Mend and replace
Thursday January 02nd 2020, 10:59 pm
Filed under: Friends,Life,Politics

I was sitting in the little waiting room at the garage while they tested my tire–yup, a second leak close to the whitewall, too close, can’t mend it this time, they’re ordering me a new one but at least it’s partly covered by the warranty.

So.

There was a man studying what I took to be a textbook at the other end of that long table. (It was.)

I had my needles in hand–Mecha yarn for a hat that was six rows in when I arrived–and was quietly knitting away for that classic little old lady look.

About forty minutes in, he gave it a break for a moment to strike up a conversation with me. I had to make him wait till the air compressor on the other side of the wall stopped so I could hear him.

He wanted to ask my take on the election goings-on.

Which led to my asking if he had a favored candidate, (since he was pushing for me to tell him mine and I wasn’t doing so) and he got a grin on his face and pulled the sides of his button-down open Superman style to show the Superman-styled t-shirt underneath in dark blue.

I recognized that logo and grinned right back. Good for him! We need more involvement!

Turns out that he’d been volunteering as a fundraiser for Yang’s campaign.

We talked about some of Yang’s ideas that we both really like. He didn’t like it quite so much when I said that even if Yang were to lose, so often the best of a candidate’s ideas win out even when the candidate him/herself doesn’t and they do us all good by putting them out there.

I didn’t fully believe in his man, his face said. He was disappointed.

I said I hope the best candidate wins whoever it may be and I don’t even know yet for sure who that might be but I do know that every single one of them is better than…

We moved on from that and it was clear he totally loved being able to talk politics to someone who loved to talk politics, too. And from DC!

Every candidate he admired was a Democrat. And yet it just killed him that, he said, You can’t be a conservative on campus. If you say anything and people find out you’re a conservative they just totally go after you.

I agreed that we all have to be respectful of each other. Absolutely. My grandfather and uncle were Republican Senators, I said, and I quoted what Uncle Bob once told me about how the Republicans believe you should work hard, you should take care of your own, and the Democrats believe the government should help you do so. And they’re both right. The work of Congress is to come together and hammer out the differences between.
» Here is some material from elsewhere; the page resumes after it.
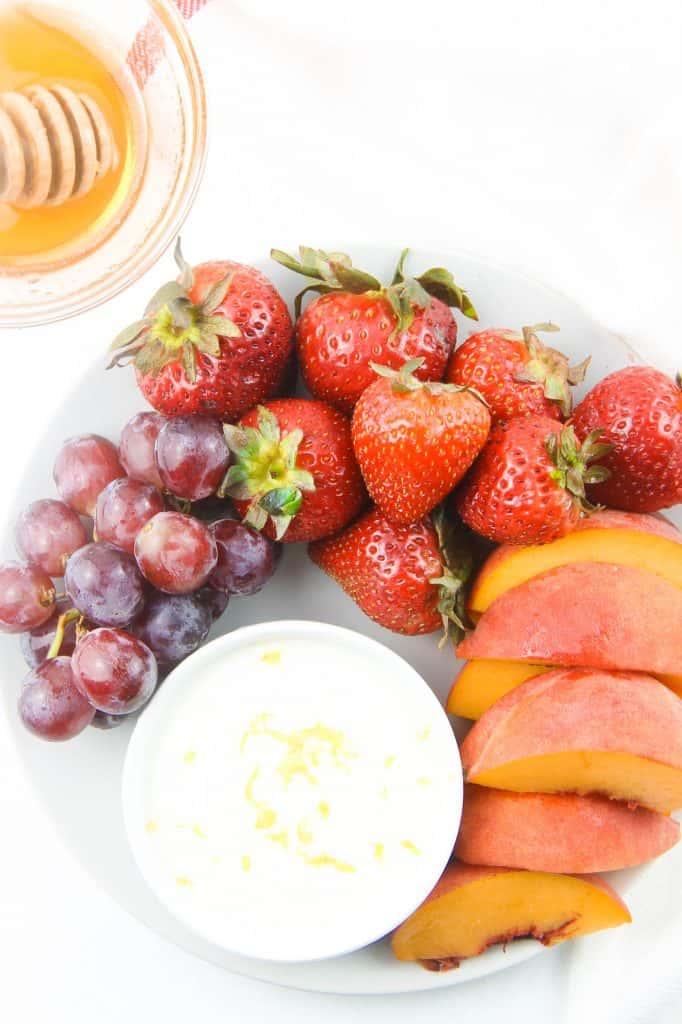 Honey Yogurt Dip overhead view in white bowl topped with lemon zest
I had to add, But I cannot be respectful of some of what’s been done in conservatism’s name: separating children from their parents, caging them for seeking asylum–one of my friends got her law degree at Stanford and now works as an immigration lawyer at the border, trying to get the Feds to honor Federal law re asylum statutes. And they won’t. They don’t. She sees the effects day in day out and it’s very hard.
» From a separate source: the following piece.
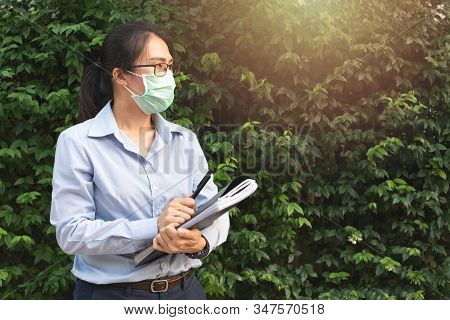 Young Asian Woman Wearing Glasses And Face Mask Protect Filter Pm2.5 Anti Pollution, Anti Smog And V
He agreed with me that none of that should be happening and that we need to do something.

His candidate had ideas and indeed, plans to DO things. To look at the problems and come up with solutions.

The mechanic came over to say the guy’s car was done, and the young man got up, more than a little reluctant to leave. But I knew he had a lot of other things on his mind, too.

He is defending his thesis tomorrow at Stanford.

“What’s your area?”

“Math,” he answered. I was proud of him. He’d worked his tail off to get to this point.

I sent that tall child of Asian immigrants off with, “Good luck on your thesis! I’m rooting for you!”

And that clearly made his day most of all.